The 16th annual Southern Cape Landowners Initiative (SCLI) Commemorative Seminar revisited the devastation caused by the June 2017 fires. In so doing, it reflected on the remarkable ways in which the affected communities stood together in the wake of the fires, assessed the environmental restoration work undertaken and raised the need to confront the challenges of avoiding such environmental tragedies in the future. 

 

The seminar was focused strongly on the commemoration of the Knysna fires, but a broader perspective focused on longer term land management issues, such as climate change and the management of the urban and rural interface. SRU’s contribution was in the latter two areas. Professor Herve Fritz presented an exciting introduction to the value of Long Term Social Ecological Research (LTSER), a research trend now well established internationally and to which SRU will now be contributing.  He stressed the contribution that systemic long-term research can make to better management and decision- making in the environmental sector, as private and public sectors work collaboratively to ensure sustainable future landscapes in the Garden Route.

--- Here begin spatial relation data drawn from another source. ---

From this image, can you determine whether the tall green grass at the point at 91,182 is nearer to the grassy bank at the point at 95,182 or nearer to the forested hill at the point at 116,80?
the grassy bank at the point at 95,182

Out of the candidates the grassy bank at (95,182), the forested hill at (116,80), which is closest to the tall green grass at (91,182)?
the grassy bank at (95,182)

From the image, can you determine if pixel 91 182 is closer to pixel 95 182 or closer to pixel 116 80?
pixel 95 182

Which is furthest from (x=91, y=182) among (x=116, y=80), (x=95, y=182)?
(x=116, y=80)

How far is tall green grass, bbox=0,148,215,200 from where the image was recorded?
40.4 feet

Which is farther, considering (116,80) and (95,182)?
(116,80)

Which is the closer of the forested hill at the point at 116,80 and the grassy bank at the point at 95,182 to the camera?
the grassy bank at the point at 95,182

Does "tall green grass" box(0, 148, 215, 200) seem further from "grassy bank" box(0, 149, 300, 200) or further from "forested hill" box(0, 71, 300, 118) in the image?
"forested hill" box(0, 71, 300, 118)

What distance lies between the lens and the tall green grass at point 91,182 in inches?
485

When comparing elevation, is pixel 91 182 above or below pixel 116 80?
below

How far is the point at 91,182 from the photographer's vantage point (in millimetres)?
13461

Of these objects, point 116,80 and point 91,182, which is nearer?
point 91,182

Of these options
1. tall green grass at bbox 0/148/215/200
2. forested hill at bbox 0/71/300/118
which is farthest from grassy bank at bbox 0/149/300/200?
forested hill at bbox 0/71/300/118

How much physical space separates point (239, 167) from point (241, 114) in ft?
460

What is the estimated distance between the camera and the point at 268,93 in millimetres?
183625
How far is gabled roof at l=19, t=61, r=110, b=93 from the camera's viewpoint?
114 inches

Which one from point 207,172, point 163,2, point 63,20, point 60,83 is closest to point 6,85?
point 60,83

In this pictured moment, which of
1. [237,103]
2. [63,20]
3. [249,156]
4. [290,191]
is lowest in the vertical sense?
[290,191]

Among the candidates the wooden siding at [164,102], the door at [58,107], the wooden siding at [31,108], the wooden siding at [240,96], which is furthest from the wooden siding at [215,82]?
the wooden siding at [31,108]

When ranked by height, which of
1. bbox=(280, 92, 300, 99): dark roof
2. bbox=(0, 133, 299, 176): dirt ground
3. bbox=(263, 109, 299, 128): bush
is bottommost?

Professor Rob Fincham from the SRU and his co-author Stephen Stead from Visual Resource Management Africa, CC, raised the growing challenges of dramatic population increase in the Southern Cape, from both the rich and the poor. Without strengthening governance in the Garden Route and a much greater focus on ensuring living, rather than the evolution of sterile landscapes, unsustainable pressure on the natural infrastructure and resources in the area will be the sober reality.  Cobus Meiring, the SCLI seminar coordinator, echoed the sentiments of the presentation by saying that ‘we are running the risk of losing a lot of the allure of the Garden Route, should we fail to plan around the trends that are already showing.’